* _SET PROBLEM_:
In the forum thread about offering extras, what does TobyLA say nobody takes except in the early mornings?

Dollar Stores rule for a good variety of goodies.

Keep up the awesome service and amenities. I love it. You have to distinguish yourself from the rest to keep getting ahead.


----------



## Jeeves (Apr 10, 2014)

Although I dont provide extras, I do believe in good service. Everyone has their own method of providing it. This leads me to my newest thread. Has anyone been deactivated based on rating?....


----------



## dominant7th (Jun 24, 2014)

This past week I didn't give out any water or gum and no problemo.


----------



## Sydney Uber (Apr 15, 2014)

I'm fitting one of these between the front seats.

50 cents a spin!


----------



## TobyLA (Jul 11, 2014)

I provide gum (extra since it's individually silver-wrapped) and clif bars and water.

Nobody takes the clif bars, except in early mornings, but people appreciate that I have them.

I'll charge if people ask (the two-port Lyft adapter is handy).

I have an older car (2005 focus with roll-down windows, etc) so I feel the need to go the extra mile a little bit. If my car's a little dusty from parking under a pollinating tree or something I find I'm more likely to get lower ratings indicating that my car isn't great.

* _RECORD EXCERPTS_:

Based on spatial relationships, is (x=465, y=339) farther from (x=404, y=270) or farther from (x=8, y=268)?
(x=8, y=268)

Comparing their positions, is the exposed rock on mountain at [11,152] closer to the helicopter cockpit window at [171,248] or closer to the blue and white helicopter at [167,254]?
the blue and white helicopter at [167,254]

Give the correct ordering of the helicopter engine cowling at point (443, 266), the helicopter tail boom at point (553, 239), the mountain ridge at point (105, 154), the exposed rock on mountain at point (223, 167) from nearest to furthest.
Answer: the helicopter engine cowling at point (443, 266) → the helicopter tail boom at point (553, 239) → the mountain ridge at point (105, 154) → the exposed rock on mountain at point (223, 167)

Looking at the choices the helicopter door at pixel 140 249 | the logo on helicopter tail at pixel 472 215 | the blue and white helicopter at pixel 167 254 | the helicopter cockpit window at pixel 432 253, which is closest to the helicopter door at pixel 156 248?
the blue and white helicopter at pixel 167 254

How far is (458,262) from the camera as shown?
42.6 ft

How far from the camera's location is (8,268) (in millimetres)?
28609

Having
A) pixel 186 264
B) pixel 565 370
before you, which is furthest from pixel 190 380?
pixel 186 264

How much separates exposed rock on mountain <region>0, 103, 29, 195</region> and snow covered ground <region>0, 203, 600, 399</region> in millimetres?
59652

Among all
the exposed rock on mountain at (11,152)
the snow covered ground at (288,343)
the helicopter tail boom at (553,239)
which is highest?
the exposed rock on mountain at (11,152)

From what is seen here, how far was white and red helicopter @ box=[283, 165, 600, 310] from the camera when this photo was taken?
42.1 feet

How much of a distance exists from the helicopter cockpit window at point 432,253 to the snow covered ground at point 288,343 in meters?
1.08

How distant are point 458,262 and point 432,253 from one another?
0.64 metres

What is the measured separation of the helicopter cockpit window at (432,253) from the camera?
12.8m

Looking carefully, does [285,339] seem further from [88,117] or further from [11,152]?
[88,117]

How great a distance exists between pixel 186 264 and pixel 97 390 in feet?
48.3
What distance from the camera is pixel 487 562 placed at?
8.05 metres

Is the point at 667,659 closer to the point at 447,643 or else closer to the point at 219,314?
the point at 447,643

* _EXERCISE OUTPUT_:
Clif bars.